The Medplum app is a Vite-based single-page application. Environment variables are baked into the static build output at compile time — they are not read at runtime. You must set MEDPLUM_BASE_URL (and any other variables) before building.
Configure and build the app
From the root of the cloned Medplum repository, create packages/app/.env with your deployment values:
cat > packages/app/.env << 'EOF'
# Required: URL of your Medplum API server
MEDPLUM_BASE_URL=https://api.yourdomain.com/
# Optional: Pre-fill a specific OAuth2 client ID for all logins
MEDPLUM_CLIENT_ID=
# Optional: Enable Google Sign-In (provide your Google OAuth2 client ID)
GOOGLE_CLIENT_ID=
# Optional: Enable reCAPTCHA on the sign-in page (provide your reCAPTCHA v3 site key)
RECAPTCHA_SITE_KEY=
# Optional: Allow new users to self-register (set to "false" to disable)

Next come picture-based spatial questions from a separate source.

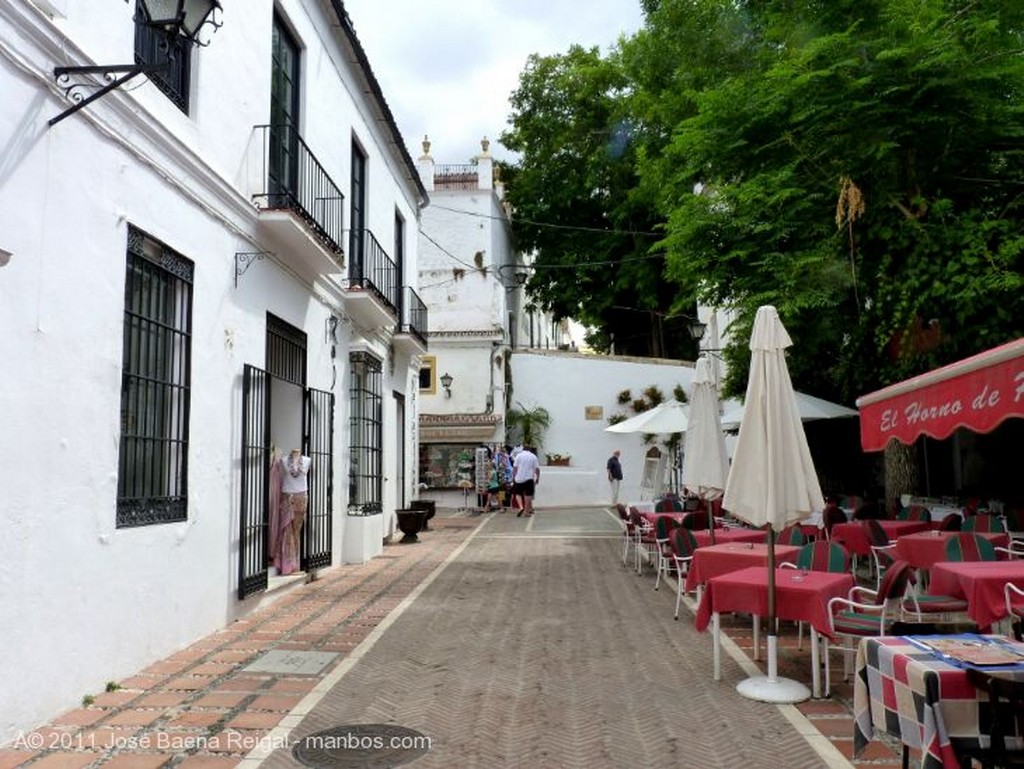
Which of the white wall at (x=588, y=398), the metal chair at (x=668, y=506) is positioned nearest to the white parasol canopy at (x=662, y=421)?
the metal chair at (x=668, y=506)

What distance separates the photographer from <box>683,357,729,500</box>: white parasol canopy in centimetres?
959

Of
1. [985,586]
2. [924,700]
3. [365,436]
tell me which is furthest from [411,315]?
[924,700]

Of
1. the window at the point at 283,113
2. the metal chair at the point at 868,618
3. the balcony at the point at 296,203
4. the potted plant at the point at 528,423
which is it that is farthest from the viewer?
the potted plant at the point at 528,423

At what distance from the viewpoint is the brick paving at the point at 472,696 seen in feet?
14.5

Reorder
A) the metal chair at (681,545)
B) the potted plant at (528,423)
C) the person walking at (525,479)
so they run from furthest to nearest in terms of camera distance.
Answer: the potted plant at (528,423)
the person walking at (525,479)
the metal chair at (681,545)

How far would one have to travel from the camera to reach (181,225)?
6855mm

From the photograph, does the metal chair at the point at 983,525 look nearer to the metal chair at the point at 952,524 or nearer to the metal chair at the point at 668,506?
the metal chair at the point at 952,524

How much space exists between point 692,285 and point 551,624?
622 cm

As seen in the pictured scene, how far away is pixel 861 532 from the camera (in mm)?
8984

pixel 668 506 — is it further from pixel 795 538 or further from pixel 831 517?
pixel 795 538

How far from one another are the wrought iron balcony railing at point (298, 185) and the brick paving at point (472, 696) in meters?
4.37

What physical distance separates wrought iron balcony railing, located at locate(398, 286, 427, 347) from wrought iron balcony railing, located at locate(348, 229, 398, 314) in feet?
2.11

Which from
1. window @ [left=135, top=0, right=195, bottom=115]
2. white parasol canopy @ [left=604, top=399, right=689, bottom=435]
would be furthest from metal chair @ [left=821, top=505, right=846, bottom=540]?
window @ [left=135, top=0, right=195, bottom=115]

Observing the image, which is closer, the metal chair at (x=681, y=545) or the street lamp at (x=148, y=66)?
the street lamp at (x=148, y=66)
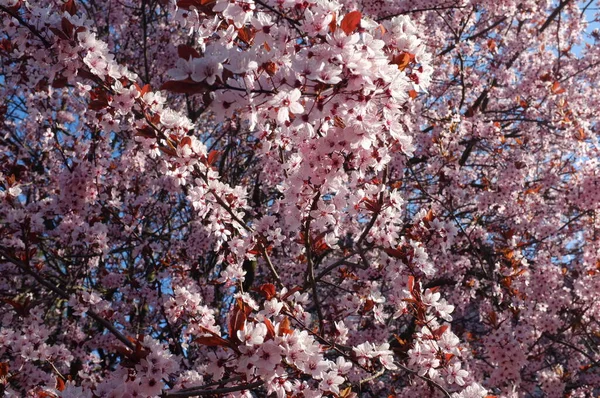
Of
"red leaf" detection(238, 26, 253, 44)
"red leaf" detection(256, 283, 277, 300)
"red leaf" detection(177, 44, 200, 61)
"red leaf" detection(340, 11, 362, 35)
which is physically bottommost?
"red leaf" detection(256, 283, 277, 300)

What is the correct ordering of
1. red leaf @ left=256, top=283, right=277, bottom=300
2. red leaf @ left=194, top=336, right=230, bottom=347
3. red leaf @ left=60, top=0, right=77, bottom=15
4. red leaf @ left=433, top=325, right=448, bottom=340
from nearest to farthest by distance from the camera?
red leaf @ left=194, top=336, right=230, bottom=347
red leaf @ left=60, top=0, right=77, bottom=15
red leaf @ left=256, top=283, right=277, bottom=300
red leaf @ left=433, top=325, right=448, bottom=340

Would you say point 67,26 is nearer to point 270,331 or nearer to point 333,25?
point 333,25

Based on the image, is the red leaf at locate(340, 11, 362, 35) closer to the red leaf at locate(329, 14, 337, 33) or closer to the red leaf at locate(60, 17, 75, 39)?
the red leaf at locate(329, 14, 337, 33)

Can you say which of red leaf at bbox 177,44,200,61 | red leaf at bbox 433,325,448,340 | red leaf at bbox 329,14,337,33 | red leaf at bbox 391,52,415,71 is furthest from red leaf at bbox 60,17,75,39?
red leaf at bbox 433,325,448,340

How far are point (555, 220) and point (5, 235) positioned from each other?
715cm

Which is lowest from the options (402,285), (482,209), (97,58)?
(402,285)

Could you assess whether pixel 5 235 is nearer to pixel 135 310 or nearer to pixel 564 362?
pixel 135 310

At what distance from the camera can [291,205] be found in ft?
9.48

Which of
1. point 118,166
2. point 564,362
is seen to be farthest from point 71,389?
point 564,362

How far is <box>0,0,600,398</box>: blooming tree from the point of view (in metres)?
2.02

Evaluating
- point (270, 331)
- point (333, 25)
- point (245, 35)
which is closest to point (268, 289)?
point (270, 331)

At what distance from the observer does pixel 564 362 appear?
7.95 m

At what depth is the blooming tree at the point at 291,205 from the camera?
2020mm

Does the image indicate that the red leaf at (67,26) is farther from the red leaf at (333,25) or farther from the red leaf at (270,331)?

MEDPLUM_REGISTER_ENABLED=true
# Optional: Enable AWS Textract integration
MEDPLUM_AWS_TEXTRACT_ENABLED=false
EOF
Replace https://api.yourdomain.com/ with your actual API domain. Then install dependencies and build:
npm ci --include dev
npm run build:fast
Upload to CDN storage account
Use the deploy-app-azure.sh script to upload the built static files to the CDN storage account. Replace medplumapp with your actual Azure Storage account name (available from the Terraform output):
STORAGE_ACCOUNT=medplumapp ./scripts/deploy-app-azure.sh
Clean Up Resources (Optional)
If you need to tear down the infrastructure, use:
terraform destroy
Note: This will destroy all resources created by Terraform, including the AKS cluster and static IP addresses
Notes
For any issues or questions, please refer to the Terraform documentation or the Azure documentation.